In analytical and organic chemistry, elution is the process of extracting one material from another by washing with a solvent; as in washing of loaded ion-exchange resins to remove captured ions.

In a liquid chromatography experiment, for example, an analyte is generally adsorbed, or "bound to", an adsorbent in a liquid chromatography column. The adsorbent, a solid phase (stationary phase), is a powder which is coated onto a solid support. Based on an adsorbent's composition, it can have varying affinities to "hold" onto other molecules—forming a thin film on the surface of its particles. Elution then is the process of removing analytes from the adsorbent by running a solvent, called an "eluent", past the adsorbent/analyte complex. As the solvent molecules "elute", or travel down through the chromatography column, they can either pass by the adsorbent/analyte complex or they can displace the analyte by binding to the adsorbent in its place. After the solvent molecules displace the analyte, the analyte can be carried out of the column for analysis. This is why as the mobile phase passes out of the column, it typically flows into a detector or is collected for compositional analysis. 

Predicting and controlling the order of elution is a key aspect of column chromatographic methods.

Eluotropic series
An eluotropic series is  listing of various compounds in order of eluting power for a given adsorbent. The "eluting power" of a solvent is largely a measure of how well the solvent can "pull" an analyte off the adsorbent to which it is attached. This often happens when the eluent adsorbs onto the stationary phase, displacing the analyte. Such series are useful for determining necessary solvents needed for chromatography of chemical compounds. Normally such a series progresses from non-polar solvents, such as n-hexane, to polar solvents such as methanol or water. The order of solvents in an eluotropic series depends both on the stationary phase as well as on the compound used to determine the order.

------------------------------------------------

▶ _What you will do_
a: Render this sentence from the text on elution into Spanish: "Predicting and controlling the order of elution is a key aspect of column chromatographic methods."
b: Quote the text on elution word for word, starting at "In analytical and" and ending at "remove captured ions.".

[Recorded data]
------------------------------------------------

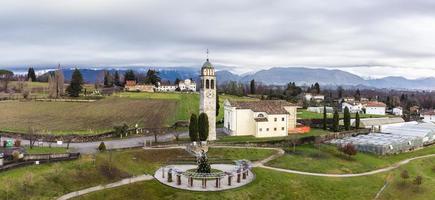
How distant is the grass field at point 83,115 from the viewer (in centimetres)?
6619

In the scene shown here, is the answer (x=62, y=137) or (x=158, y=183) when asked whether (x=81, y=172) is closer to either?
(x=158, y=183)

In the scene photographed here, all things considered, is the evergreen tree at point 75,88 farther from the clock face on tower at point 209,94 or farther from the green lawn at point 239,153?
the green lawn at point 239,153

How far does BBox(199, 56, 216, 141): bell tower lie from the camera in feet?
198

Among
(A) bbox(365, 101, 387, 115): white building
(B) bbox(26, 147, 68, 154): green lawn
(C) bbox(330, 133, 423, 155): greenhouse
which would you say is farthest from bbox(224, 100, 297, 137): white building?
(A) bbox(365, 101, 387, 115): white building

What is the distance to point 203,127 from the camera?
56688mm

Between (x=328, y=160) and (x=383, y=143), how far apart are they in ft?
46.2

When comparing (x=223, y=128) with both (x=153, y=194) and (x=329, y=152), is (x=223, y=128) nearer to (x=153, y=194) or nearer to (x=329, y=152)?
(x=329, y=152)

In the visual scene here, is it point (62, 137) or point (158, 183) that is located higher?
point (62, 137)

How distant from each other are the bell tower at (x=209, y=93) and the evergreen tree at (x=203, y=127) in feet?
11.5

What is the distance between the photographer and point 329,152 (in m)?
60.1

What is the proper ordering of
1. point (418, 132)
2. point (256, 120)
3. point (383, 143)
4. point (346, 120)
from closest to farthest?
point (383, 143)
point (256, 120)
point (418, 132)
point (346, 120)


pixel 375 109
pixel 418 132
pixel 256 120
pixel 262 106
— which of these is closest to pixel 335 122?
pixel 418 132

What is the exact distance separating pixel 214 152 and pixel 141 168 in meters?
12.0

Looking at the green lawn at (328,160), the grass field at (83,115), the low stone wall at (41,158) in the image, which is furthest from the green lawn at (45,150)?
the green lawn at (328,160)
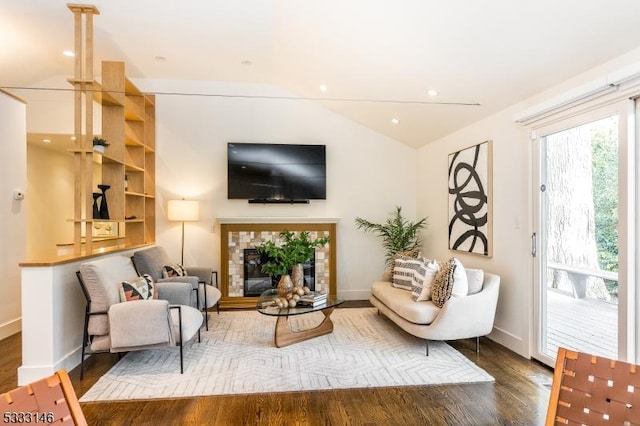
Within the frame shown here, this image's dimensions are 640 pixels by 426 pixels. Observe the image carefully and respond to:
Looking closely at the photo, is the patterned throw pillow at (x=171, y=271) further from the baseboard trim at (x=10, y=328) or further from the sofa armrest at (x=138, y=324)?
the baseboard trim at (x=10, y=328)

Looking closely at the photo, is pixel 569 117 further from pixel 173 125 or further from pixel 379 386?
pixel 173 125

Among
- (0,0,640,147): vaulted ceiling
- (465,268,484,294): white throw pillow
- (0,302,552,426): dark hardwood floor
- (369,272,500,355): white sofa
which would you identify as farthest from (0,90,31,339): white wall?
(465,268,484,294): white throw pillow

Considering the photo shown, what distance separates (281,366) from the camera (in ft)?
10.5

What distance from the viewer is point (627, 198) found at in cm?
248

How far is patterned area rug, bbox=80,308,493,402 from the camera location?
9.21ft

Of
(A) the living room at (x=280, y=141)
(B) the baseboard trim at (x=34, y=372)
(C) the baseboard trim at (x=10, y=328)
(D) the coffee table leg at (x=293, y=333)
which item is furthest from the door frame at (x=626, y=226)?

------------------------------------------------

▶ _Answers_
a: Predecir y controlar el orden de elución es un aspecto clave de los métodos cromatográficos en columna.

b:
In analytical and organic chemistry, elution is the process of extracting one material from another by washing with a solvent; as in washing of loaded ion-exchange resins to remove captured ions.